Task brief
If a line of the records contains the word "significantly", list it.
..........
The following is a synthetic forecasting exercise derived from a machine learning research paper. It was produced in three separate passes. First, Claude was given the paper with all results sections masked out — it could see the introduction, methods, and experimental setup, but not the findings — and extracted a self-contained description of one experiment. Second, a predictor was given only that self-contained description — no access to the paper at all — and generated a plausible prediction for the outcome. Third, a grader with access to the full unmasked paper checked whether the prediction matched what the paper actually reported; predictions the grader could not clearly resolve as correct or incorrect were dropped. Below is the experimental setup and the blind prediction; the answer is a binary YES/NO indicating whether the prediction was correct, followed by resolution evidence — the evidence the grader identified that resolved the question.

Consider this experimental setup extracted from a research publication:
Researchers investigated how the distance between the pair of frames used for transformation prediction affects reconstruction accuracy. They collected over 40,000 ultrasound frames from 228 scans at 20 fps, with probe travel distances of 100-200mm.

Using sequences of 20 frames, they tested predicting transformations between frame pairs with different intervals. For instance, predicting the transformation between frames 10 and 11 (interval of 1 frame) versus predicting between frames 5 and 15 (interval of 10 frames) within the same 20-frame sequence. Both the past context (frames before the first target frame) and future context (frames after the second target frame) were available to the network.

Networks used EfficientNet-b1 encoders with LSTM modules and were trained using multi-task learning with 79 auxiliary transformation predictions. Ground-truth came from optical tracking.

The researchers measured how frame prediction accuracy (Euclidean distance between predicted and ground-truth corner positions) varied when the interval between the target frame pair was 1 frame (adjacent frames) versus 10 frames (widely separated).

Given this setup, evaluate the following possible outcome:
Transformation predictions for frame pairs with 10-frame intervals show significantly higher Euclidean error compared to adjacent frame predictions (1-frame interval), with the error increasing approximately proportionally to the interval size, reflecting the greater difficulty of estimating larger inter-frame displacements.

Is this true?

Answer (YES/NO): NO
..........
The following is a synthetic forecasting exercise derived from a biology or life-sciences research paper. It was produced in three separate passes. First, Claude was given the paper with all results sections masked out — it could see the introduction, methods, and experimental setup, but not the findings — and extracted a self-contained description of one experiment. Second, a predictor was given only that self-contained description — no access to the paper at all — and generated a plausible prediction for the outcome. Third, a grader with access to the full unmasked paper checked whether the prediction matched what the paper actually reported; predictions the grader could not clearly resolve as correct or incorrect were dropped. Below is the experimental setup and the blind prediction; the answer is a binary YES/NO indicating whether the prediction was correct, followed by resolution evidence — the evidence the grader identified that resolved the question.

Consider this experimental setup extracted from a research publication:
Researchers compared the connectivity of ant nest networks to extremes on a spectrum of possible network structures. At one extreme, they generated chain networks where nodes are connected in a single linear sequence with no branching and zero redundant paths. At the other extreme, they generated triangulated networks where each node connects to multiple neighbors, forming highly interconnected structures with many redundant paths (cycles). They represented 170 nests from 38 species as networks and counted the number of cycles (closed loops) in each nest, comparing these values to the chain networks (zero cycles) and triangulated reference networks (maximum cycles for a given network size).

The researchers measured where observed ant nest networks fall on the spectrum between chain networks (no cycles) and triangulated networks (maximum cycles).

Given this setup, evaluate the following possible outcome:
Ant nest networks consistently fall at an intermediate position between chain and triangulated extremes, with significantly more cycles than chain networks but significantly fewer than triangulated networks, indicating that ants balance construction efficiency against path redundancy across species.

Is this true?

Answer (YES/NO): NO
..........
Expected output
Transformation predictions for frame pairs with 10-frame intervals show significantly higher Euclidean error compared to adjacent frame predictions (1-frame interval), with the error increasing approximately proportionally to the interval size, reflecting the greater difficulty of estimating larger inter-frame displacements.
Ant nest networks consistently fall at an intermediate position between chain and triangulated extremes, with significantly more cycles than chain networks but significantly fewer than triangulated networks, indicating that ants balance construction efficiency against path redundancy across species.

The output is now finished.